For a plant leaf, self-cleaning works because the dirt particles to be removed are much larger than the spacing of the roughness on the leaf surface. Dr. Barthlott observed nano-sized roughness on the surface of a leaf of the white lotus flower. From that observation, he was able to determine a mechanism by which nature cleans the surfaces of some plants. A somewhat simplified explanation follows:

Figure 1 shows in concept that relatively large surface roughness elements trap water and dirt. The water moves the dirt along the surface. Figure 2 shows, in concept, the effect of the roughness spacing. The white lotus leaf turns out to have tiny points (nano-spaced surface roughness). When dirt falls on the leaf, it is supported on those points and then carried away when drops of water roll across the leaf.

The white lotus plant, in other words, has a self-cleaning leaf. The photograph1 in Figure 2 shows the cause and the effect, which Dr. Barthlott described as the Lotus Effect. This is not the whole story, however. Plant leaves like those of the lotus are covered with a hydrophobic wax which reduces the adhesion of water so dirt is carried away whenever it rains. The plant regenerates the wax so that cleaning is insensitive to environmental conditions.

-- What this exercise asks --
1 > According to the lotus-leaf passage, what covers plant leaves like those of the lotus and reduces the adhesion of water?
2 > Output the lotus-leaf passage between "Figure 1 shows" and "to environmental conditions.", inclusive.
Rely solely on the lotus-leaf passage for what follows.

-- Collected material --
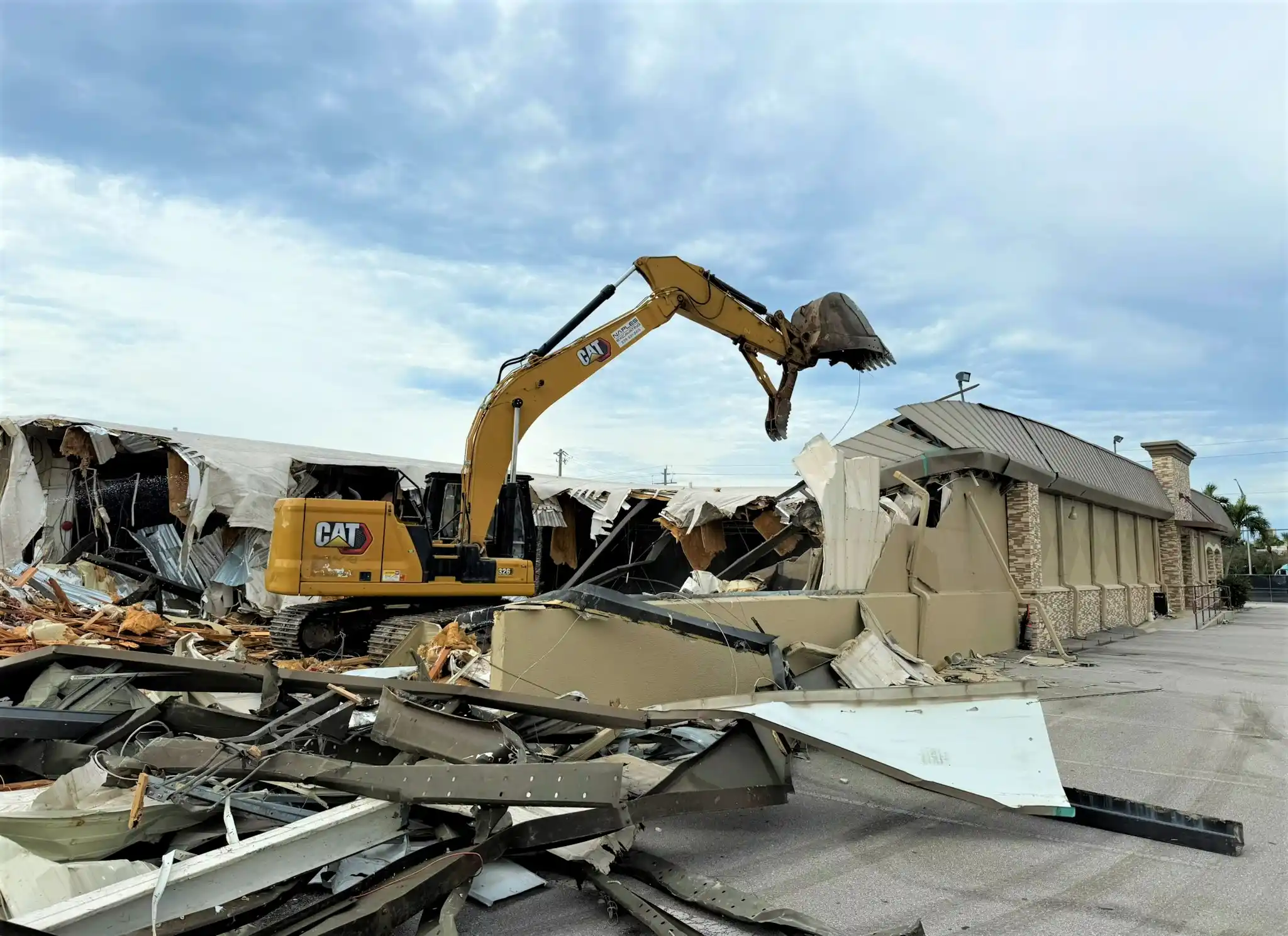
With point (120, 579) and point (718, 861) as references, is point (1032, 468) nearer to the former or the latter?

-- Answer list --
1 > A hydrophobic wax.

2 >
Figure 1 shows in concept that relatively large surface roughness elements trap water and dirt. The water moves the dirt along the surface. Figure 2 shows, in concept, the effect of the roughness spacing. The white lotus leaf turns out to have tiny points (nano-spaced surface roughness). When dirt falls on the leaf, it is supported on those points and then carried away when drops of water roll across the leaf.

The white lotus plant, in other words, has a self-cleaning leaf. The photograph1 in Figure 2 shows the cause and the effect, which Dr. Barthlott described as the Lotus Effect. This is not the whole story, however. Plant leaves like those of the lotus are covered with a hydrophobic wax which reduces the adhesion of water so dirt is carried away whenever it rains. The plant regenerates the wax so that cleaning is insensitive to environmental conditions.